Existe um debate interminável entre mecânicos e ciclistas sobre qual é o melhor tipo de graxa para utilização em bicicletas. Longe de haver uma resposta simples, a verdade é que devido às suas propriedades físico-químicas, cada produto possui suas próprias características de viscosidade, adesividade, durabilidade, resistência à água e às altas temperaturas. Assim, cada parte da sua bicicleta necessita de uma graxa específica.
Para ajudar na escolha da graxa correta para a sua bike entre as centenas de opções disponíveis, vamos conhecer melhor estas características.
Como são produzidas
Basicamente falando, graxas utilizam em sua composição pelo menos três ingredientes:
Óleo (entre 70 a 90%) – Base lubrificante, que pode ser de origem mineral ou sintética;
Espessante (entre 3 a 30%) – Material que em contato com o óleo-base resulta em uma estrutura semi-fluida. O principal espessante utilizado em graxas de uso em bicicletas é o sabão obtido obtido a partir de metais como lítio, alumínio, sódio e cálcio, entre outros.

TRABALHO PEDIDO. Troque "ciclistas" por "lojistas" e reescreva o trecho do texto sobre graxas para bicicletas que começa nas palavras "Existe um debate" e termina após "uma graxa específica.".

BLOCO DE DADOS.

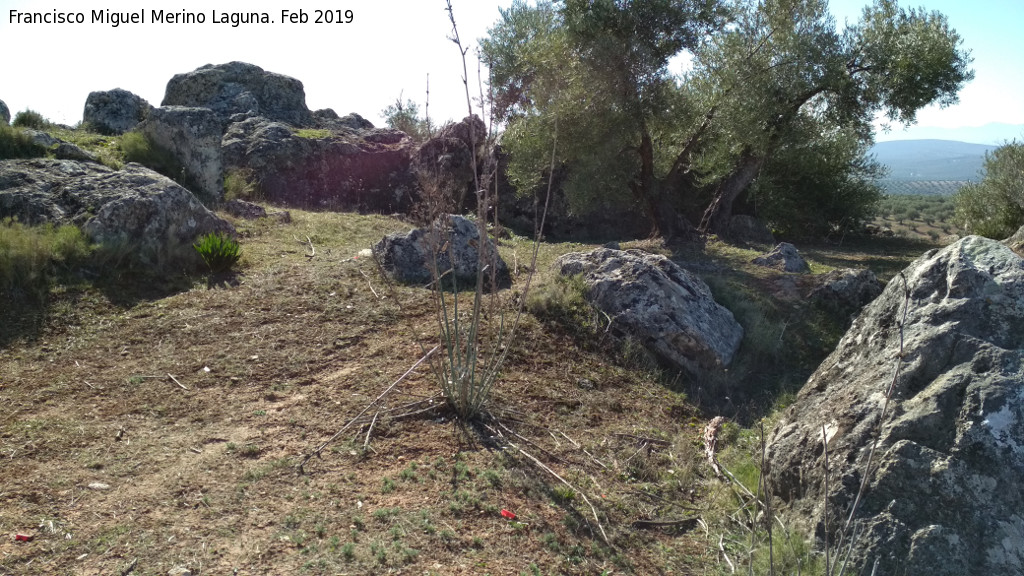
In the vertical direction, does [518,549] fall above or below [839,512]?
below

A SOLUÇÃO.
Existe um debate interminável entre mecânicos e lojistas sobre qual é o melhor tipo de graxa para utilização em bicicletas. Longe de haver uma resposta simples, a verdade é que devido às suas propriedades físico-químicas, cada produto possui suas próprias características de viscosidade, adesividade, durabilidade, resistência à água e às altas temperaturas. Assim, cada parte da sua bicicleta necessita de uma graxa específica.